*Work instructions*: Return, word for word, every line from the one containing "What measure of" through the end of the lines, including both ends.

*Dataset records*:
──────

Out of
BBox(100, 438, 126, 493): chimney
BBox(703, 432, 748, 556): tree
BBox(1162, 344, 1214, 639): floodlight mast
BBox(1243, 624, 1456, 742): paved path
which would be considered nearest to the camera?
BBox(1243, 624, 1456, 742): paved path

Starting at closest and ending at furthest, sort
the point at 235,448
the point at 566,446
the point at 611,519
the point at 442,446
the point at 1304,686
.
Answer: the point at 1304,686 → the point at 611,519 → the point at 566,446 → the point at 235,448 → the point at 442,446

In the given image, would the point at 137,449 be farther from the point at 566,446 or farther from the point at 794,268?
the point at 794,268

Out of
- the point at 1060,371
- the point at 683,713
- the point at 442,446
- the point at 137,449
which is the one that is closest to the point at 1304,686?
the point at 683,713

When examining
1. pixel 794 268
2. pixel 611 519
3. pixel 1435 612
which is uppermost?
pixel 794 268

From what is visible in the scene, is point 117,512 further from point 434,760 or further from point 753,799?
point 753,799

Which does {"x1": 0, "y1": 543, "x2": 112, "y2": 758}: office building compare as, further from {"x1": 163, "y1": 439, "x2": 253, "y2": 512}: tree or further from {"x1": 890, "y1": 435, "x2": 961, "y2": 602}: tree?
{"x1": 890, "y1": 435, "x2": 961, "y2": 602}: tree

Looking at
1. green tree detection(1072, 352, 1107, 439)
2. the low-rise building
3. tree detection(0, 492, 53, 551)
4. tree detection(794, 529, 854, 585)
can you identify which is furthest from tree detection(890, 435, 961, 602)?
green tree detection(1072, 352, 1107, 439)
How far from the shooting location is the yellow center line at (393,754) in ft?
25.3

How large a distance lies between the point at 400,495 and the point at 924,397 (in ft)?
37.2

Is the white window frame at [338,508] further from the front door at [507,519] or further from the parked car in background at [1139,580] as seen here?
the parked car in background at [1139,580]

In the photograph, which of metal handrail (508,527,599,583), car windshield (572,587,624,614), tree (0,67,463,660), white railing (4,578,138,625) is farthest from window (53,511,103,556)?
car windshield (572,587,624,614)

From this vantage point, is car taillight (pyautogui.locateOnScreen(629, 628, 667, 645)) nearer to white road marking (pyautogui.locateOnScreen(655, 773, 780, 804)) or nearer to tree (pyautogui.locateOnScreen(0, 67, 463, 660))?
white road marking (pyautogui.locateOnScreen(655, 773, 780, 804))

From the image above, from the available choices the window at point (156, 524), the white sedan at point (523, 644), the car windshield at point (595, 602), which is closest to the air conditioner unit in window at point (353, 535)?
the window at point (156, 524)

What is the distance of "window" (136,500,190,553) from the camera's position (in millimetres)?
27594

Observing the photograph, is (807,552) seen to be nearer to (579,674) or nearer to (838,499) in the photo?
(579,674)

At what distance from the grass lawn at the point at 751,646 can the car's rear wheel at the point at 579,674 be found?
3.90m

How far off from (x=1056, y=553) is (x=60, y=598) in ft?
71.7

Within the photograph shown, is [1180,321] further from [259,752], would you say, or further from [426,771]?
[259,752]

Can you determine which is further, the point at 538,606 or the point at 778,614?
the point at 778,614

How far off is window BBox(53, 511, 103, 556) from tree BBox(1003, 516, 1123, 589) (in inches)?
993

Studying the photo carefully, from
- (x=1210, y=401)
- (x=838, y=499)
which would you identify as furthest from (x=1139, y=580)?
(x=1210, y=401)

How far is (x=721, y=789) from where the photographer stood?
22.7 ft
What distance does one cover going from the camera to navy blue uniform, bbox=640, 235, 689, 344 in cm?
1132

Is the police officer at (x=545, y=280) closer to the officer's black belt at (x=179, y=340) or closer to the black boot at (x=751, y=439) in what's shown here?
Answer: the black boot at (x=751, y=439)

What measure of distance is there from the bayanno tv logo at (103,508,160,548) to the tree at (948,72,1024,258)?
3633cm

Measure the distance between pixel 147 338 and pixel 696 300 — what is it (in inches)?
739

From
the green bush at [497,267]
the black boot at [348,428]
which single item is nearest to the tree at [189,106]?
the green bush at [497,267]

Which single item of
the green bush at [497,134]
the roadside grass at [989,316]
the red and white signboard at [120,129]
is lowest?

──────

*Output below*:
What measure of distance is there from the bayanno tv logo at (103,508,160,548) to the tree at (948,72,1024,258)?
3633cm

Measure the distance between pixel 147 338 and pixel 696 300 — what is it (in inches)?
739

From
the green bush at [497,267]
the black boot at [348,428]
which single item is nearest to the tree at [189,106]?
the green bush at [497,267]

Which single item of
the green bush at [497,134]
the roadside grass at [989,316]
the red and white signboard at [120,129]
is lowest?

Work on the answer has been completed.